MachineLearningAnomalyDetection@1

Node MachineLearningAnomalyDetection@1 uses ML.NET algorithms to detect spikes and change points in time series data using machine learning models.

Adapter Prerequisites

Mesh Adapter

Node Configuration

For fields path, targetPath, targetValueWriteMode, and targetValueKind, see Overview.

transformations:
- type: MachineLearningAnomalyDetection@1
  path: $.Items[*]  # Path to array of items to analyze
  targetPath: $.anomalies  # Path where anomaly results will be stored
  resetStatistics: false  # Reset time series data on each run (true = stateless, false = stateful)
  detectors:
    - path: $.Attributes.Value  # JSONPath to the numeric value in time series
      groupByPath: $.Attributes.SensorId  # Optional: Group time series by this path
      contextPath: $.Attributes.Timestamp  # Optional: Include context in anomaly results
      detectSpikes: true  # Enable spike detection
      detectChangePoints: true  # Enable change point detection
      minDataPoints: 10  # Minimum data points required before detection starts
      maxDataPoints: 1000  # Maximum data points to keep in memory (0 = unlimited)
      spikeConfidence: 95  # Confidence level for spike detection (0-100, e.g. 95 = 95%)
      changePointConfidence: 95  # Confidence level for change point detection (0-100, e.g.95 = 95%)
      pValueHistoryLength: 100  # History length for spike p-value calculation
      changeHistoryLength: 10  # History length for change point detection

Detection Types

Spike Detection (IID Spike)

Spike detection identifies sudden, temporary anomalies in time series data that deviate significantly from the expected pattern.

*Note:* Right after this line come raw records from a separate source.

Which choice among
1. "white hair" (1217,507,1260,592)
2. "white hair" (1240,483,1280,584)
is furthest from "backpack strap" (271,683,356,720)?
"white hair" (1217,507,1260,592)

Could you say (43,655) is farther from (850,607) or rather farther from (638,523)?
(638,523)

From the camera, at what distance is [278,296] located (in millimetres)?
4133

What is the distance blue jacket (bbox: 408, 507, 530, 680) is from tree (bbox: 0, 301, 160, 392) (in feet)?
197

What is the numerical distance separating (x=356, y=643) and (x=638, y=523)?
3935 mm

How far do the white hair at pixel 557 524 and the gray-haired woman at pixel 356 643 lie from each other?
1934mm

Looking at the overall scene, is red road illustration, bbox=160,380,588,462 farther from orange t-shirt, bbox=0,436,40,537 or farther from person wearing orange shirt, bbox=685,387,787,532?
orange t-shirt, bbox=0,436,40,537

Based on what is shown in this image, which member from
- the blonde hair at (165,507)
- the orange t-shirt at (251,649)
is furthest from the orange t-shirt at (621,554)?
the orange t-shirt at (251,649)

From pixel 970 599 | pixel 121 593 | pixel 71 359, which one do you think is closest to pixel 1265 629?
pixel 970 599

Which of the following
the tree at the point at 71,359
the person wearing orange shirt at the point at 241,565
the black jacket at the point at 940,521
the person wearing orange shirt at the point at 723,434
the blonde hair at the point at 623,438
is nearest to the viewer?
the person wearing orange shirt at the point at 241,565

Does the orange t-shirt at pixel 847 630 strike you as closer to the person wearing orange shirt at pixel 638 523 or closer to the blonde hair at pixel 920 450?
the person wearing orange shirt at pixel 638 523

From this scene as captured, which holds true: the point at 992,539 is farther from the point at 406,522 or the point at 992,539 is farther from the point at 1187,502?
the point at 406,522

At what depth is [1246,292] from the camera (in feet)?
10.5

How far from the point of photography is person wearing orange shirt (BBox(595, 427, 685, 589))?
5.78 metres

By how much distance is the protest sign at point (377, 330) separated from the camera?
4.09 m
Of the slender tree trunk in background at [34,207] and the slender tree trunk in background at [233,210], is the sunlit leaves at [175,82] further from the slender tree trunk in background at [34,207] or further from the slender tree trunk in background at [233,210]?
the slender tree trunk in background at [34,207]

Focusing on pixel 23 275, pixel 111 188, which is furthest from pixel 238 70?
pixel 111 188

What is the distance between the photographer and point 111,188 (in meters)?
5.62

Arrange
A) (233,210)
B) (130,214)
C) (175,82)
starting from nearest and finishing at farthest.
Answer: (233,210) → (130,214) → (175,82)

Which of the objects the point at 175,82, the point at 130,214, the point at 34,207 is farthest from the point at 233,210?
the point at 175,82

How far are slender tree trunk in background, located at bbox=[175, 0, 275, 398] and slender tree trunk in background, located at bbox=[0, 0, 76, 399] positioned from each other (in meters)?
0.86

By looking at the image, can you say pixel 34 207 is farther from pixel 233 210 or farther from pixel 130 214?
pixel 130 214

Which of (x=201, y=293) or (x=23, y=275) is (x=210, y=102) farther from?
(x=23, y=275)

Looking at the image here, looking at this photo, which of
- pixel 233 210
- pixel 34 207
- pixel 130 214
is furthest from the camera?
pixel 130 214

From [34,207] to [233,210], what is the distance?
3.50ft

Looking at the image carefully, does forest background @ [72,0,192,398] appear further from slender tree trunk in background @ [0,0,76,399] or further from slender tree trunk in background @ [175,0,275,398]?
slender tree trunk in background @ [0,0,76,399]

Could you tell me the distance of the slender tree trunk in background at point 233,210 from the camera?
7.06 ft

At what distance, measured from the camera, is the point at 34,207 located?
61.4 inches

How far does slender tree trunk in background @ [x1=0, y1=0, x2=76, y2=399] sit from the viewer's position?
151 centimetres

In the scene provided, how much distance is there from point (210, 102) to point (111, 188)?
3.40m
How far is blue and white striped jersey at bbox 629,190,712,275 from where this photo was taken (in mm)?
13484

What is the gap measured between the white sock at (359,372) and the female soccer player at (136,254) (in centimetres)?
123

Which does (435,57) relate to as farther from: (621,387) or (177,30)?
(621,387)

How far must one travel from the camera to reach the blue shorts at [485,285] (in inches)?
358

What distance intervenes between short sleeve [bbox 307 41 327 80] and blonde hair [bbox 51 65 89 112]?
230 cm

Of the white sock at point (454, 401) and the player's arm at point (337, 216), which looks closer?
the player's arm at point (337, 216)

The algorithm uses the IID (Independent and Identically Distributed) assumption with adaptive thresholds based on statistical properties of the data.

How it works:

The algorithm maintains a sliding window of historical p-values (probability values) that indicate how likely each data point is given the historical distribution
When a new value arrives, it calculates its p-value based on the learned distribution
If the p-value falls below a threshold (derived from the confidence level), it's marked as a spike
Uses martingale scores for improved sequential anomaly detection (Exchangeability Martingales)

Parameters:

spikeConfidence (0-100): Statistical confidence level for detection as decimal. 95 means 95% confidence that the point is anomalous (5% false positive rate)
pValueHistoryLength: Size of the sliding window for p-value calculation. Larger values provide more stable detection but slower adaptation to pattern changes

Output values:

score: The anomaly score (higher = more anomalous)
pValue: The probability of observing this value (lower = more unlikely/anomalous)

When to use:

Fraud detection in financial transactions
Network intrusion detection
Sensor malfunction identification
Quality control in manufacturing

Further reading:

Change Point Detection (IID Change Point)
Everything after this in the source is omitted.